When I was working on HELP, I found that the cloud didn’t have the pain and crunch that I wanted. So I dropped some of the loops down an octave, then spaced them apart a few seconds so I could get more layering.

I played that for Shamel. We were in a dressing room at The Shed and I played him the higher octave. And then I was like, “You know what, let me drop this down.” He was like, “That's the sound.” And he was dancing while listening to it. That was another moment of such valuable collaboration with him.

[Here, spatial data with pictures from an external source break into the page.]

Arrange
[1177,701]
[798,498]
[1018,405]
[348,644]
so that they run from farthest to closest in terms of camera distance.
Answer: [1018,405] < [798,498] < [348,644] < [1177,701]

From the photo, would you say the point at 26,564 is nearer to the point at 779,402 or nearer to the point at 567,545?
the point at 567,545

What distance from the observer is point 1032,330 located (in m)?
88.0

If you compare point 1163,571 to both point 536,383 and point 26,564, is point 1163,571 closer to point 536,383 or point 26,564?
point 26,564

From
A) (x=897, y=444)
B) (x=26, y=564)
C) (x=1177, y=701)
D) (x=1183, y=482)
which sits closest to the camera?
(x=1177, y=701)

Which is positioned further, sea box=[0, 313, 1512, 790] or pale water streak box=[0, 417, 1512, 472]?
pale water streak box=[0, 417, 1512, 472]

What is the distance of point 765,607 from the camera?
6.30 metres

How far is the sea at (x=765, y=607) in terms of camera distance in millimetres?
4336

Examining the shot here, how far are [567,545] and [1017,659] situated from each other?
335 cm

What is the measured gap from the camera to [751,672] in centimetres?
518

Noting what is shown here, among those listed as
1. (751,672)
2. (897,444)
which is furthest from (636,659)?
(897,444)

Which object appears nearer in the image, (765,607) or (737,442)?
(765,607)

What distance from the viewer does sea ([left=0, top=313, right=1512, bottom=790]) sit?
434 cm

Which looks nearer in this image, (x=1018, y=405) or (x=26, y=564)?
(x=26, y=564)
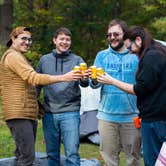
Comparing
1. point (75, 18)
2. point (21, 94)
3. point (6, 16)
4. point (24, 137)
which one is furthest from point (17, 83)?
point (75, 18)

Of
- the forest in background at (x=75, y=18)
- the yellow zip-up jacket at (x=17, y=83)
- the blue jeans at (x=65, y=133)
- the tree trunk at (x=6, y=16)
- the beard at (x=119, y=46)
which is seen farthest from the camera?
the forest in background at (x=75, y=18)

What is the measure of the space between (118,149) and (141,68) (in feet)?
4.12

To me, the saxophone cloud is often very useful in creating a sense of lift and expansiveness. I wanted this brief moment, where the saxophone clouds are peaking, and then they cut out immediately.  Then later on you hear them come back as something low.

What I especially like about the pitched-lower samples is that some people might not be able to tell it’s a saxophone.  In rehearsal, I was like, “Oh yeah, this is the part where the saxophones come in.” And people were like, “Saxophones, where are the saxophones?”

I like that feeling too, when you hear something and you can’t immediately trace it.